Many people are amazing at focusing their attention on one person or one voice in a multi speaker scenario, and ‘muting’ other people and background noise. This is known as the cocktail party effect. For other people it is a challenge to separate audio sources.
In this presentation I will focus on solving this problem with deep neural networks and TensorFlow. I will share technical and implementation details with the audience, and talk about gains, pains points, and merits of the solutions as it relates to:
* Preparing, transforming and augmenting relevant data for speech separation and noise removal.
* Creating, training and optimizing various neural network architectures.
* Hardware options for running networks on tiny devices.
* And the end goal : Real-time speech separation on a small embedded platform.
I will present a vision of future smart air pods, smart headsets and smart hearing aids that will be running deep neural networks .
Participants will get an insight into some of the latest advances and limitations in speech separation with deep neural networks on embedded devices in regards to:
* Data transformation and augmentation.
* Deep neural network models for speech separation and for removing noise.
* Training smaller and faster neural networks.
* Creating a real-time speech separation pipeline.

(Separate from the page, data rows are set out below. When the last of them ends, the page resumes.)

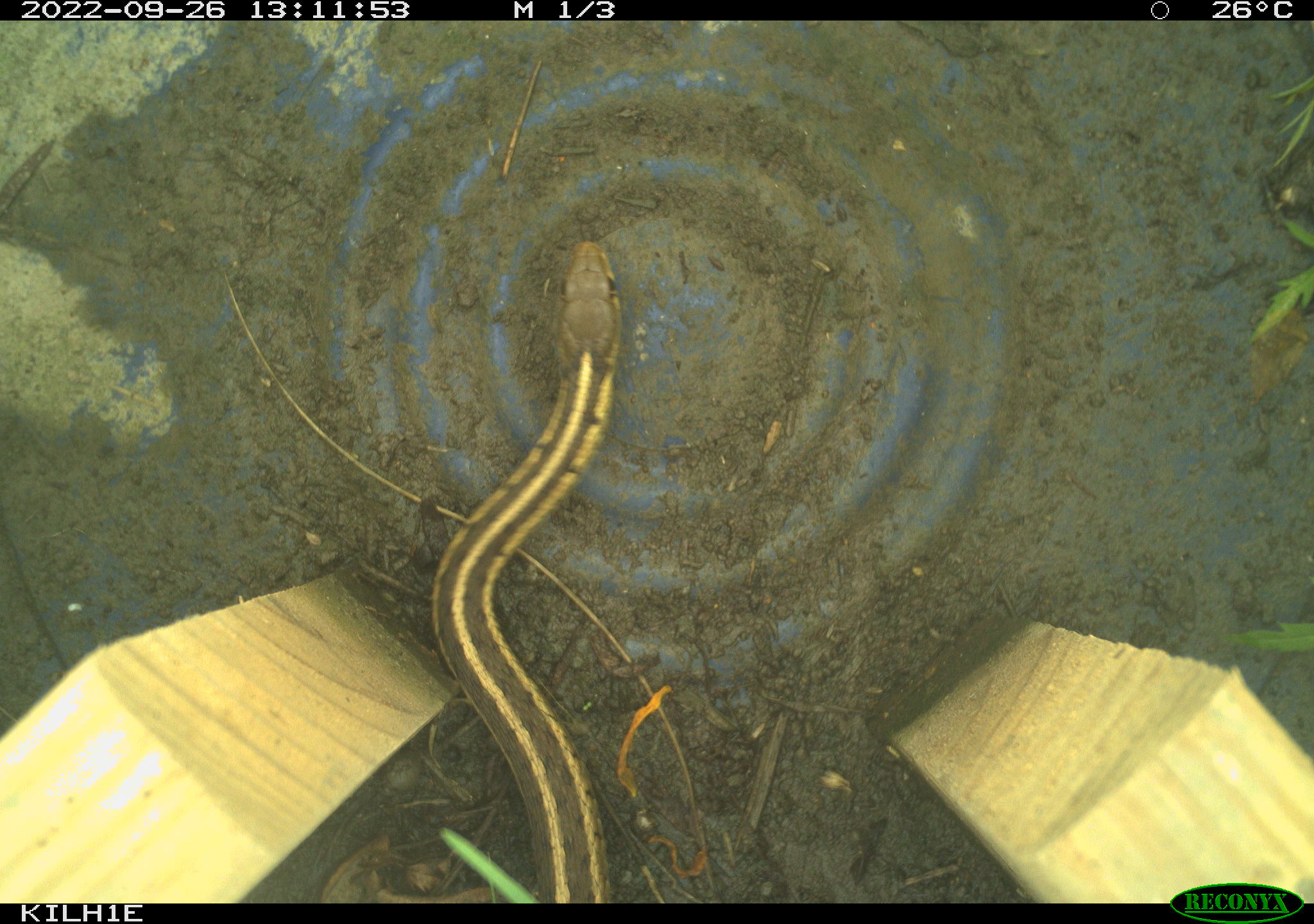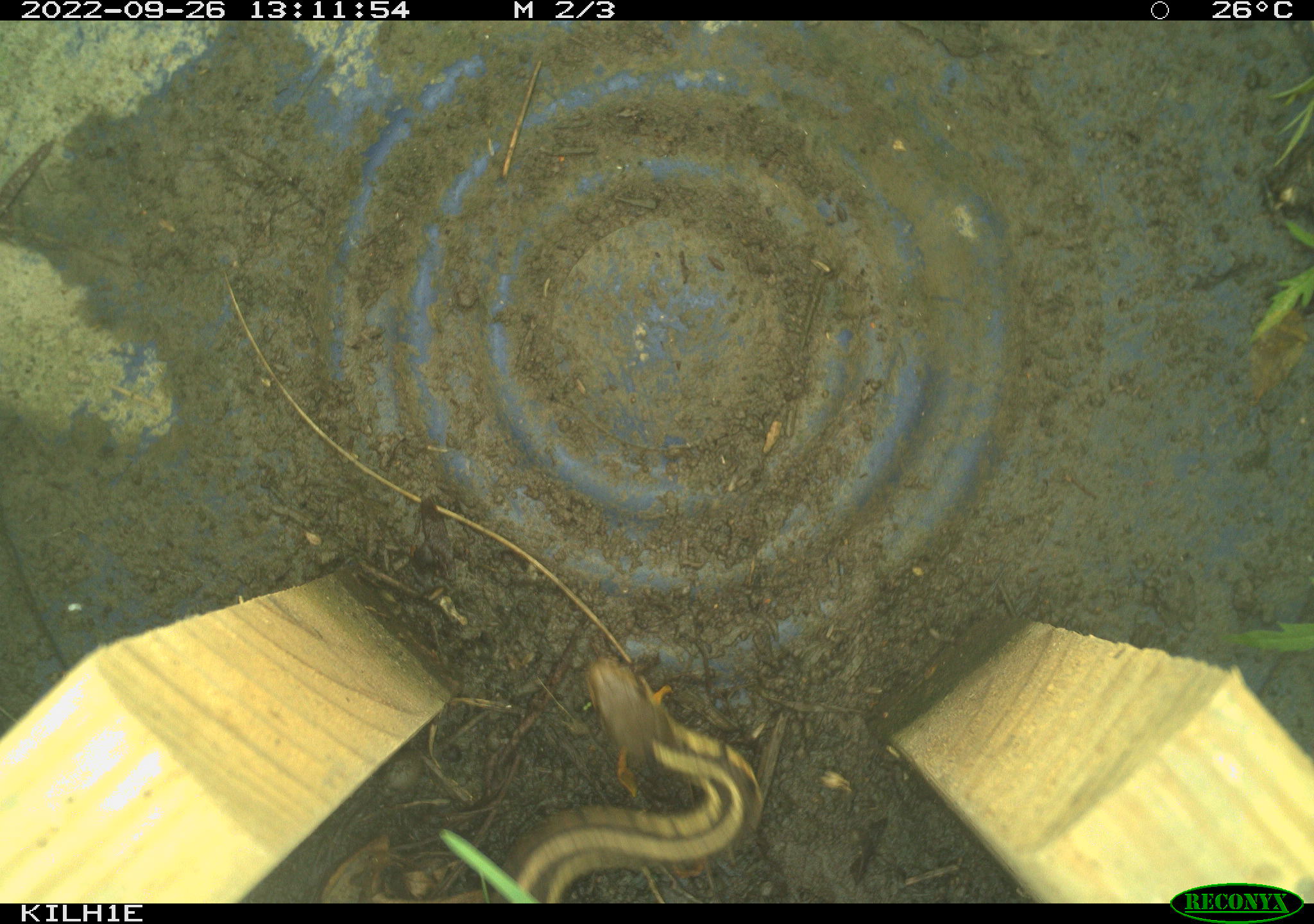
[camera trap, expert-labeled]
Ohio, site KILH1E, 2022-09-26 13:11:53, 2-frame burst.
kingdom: Animalia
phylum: Chordata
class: Reptilia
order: Squamata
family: Colubridae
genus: Thamnophis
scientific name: Thamnophis sirtalis sirtalis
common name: eastern gartersnake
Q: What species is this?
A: Eastern gartersnake (Thamnophis sirtalis sirtalis).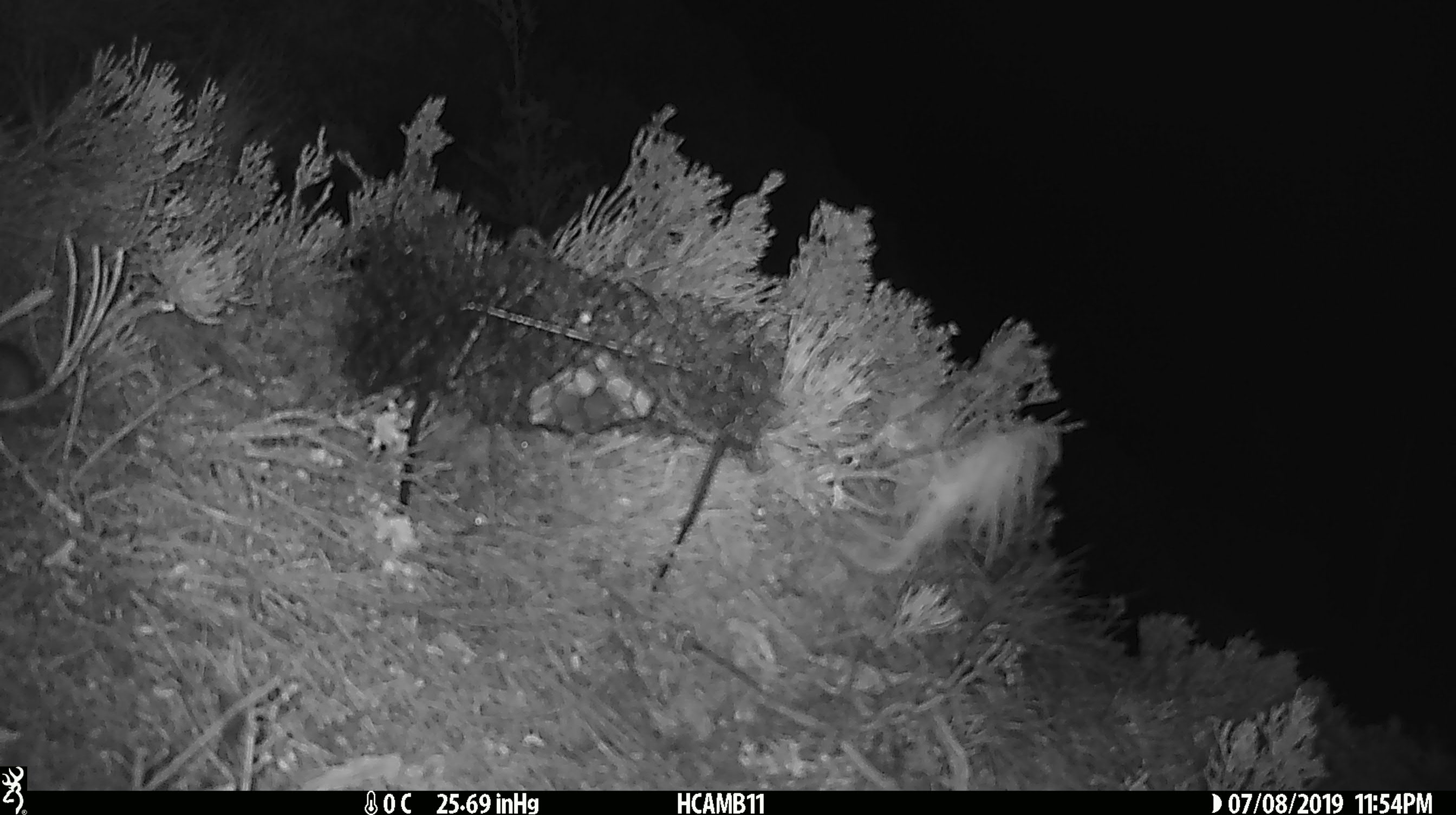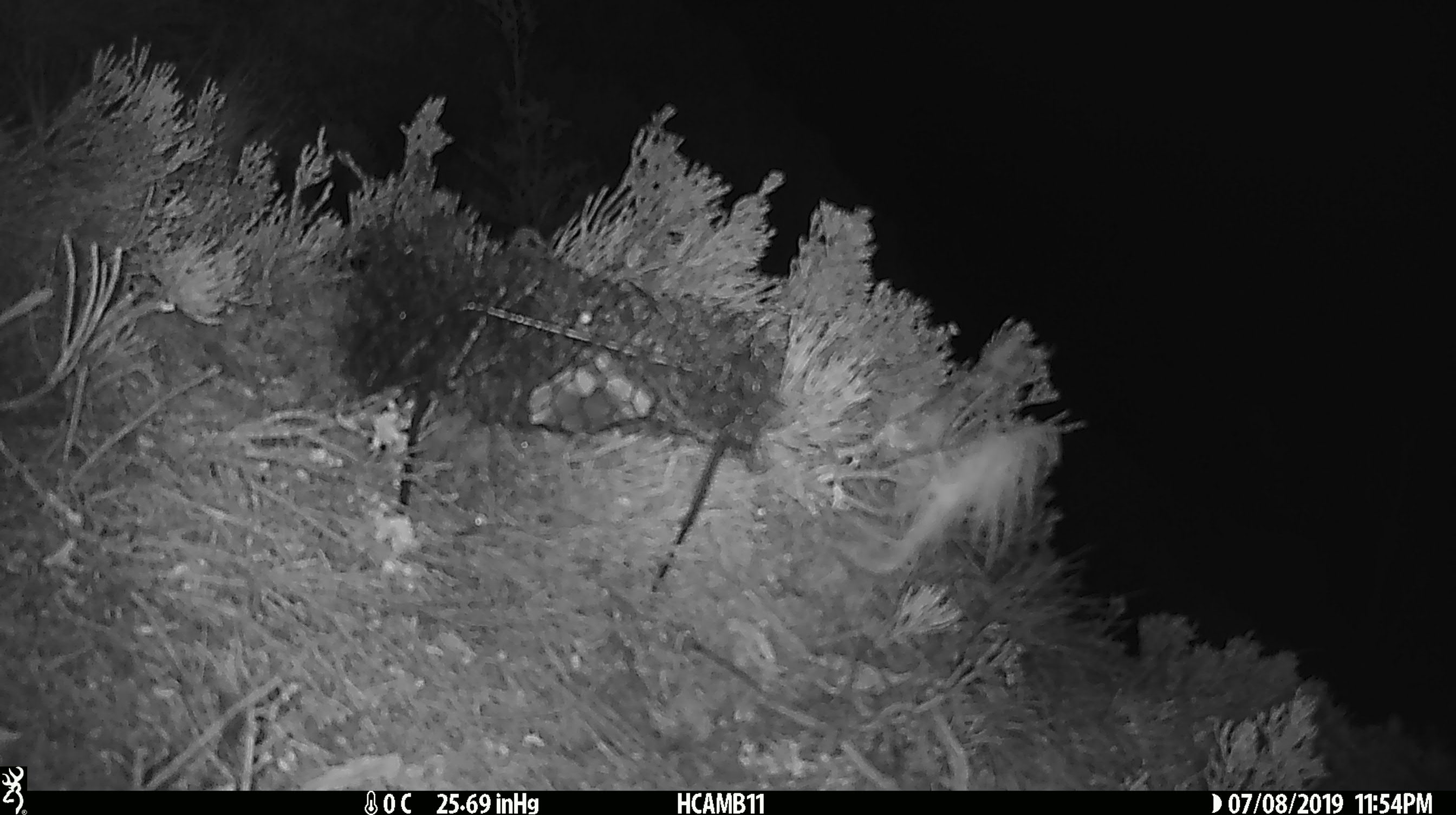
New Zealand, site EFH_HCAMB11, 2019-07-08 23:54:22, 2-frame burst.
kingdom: Animalia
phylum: Chordata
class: Mammalia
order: Rodentia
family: Muridae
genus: Mus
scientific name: Mus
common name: mouse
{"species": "mouse (Mus)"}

Christian Grant is a deep learning engineer, data scientist, big data architect, and self driving car engineer. His focus is on combining AI, deep learning, autonomous car technologies, IoT, Android, big data and real time streaming. He has extensive experience from working on projects for Fortune 500 companies, including: Demant, Philips Electronics, Deloitte, IBM, Hitachi, Allianz, Bombardier Aerospace, Boeing, and Maersk. Currently he is working on speech separation and audio processing solutions with TensorFlow, Keras and TensorFlow Lite on embedded devices.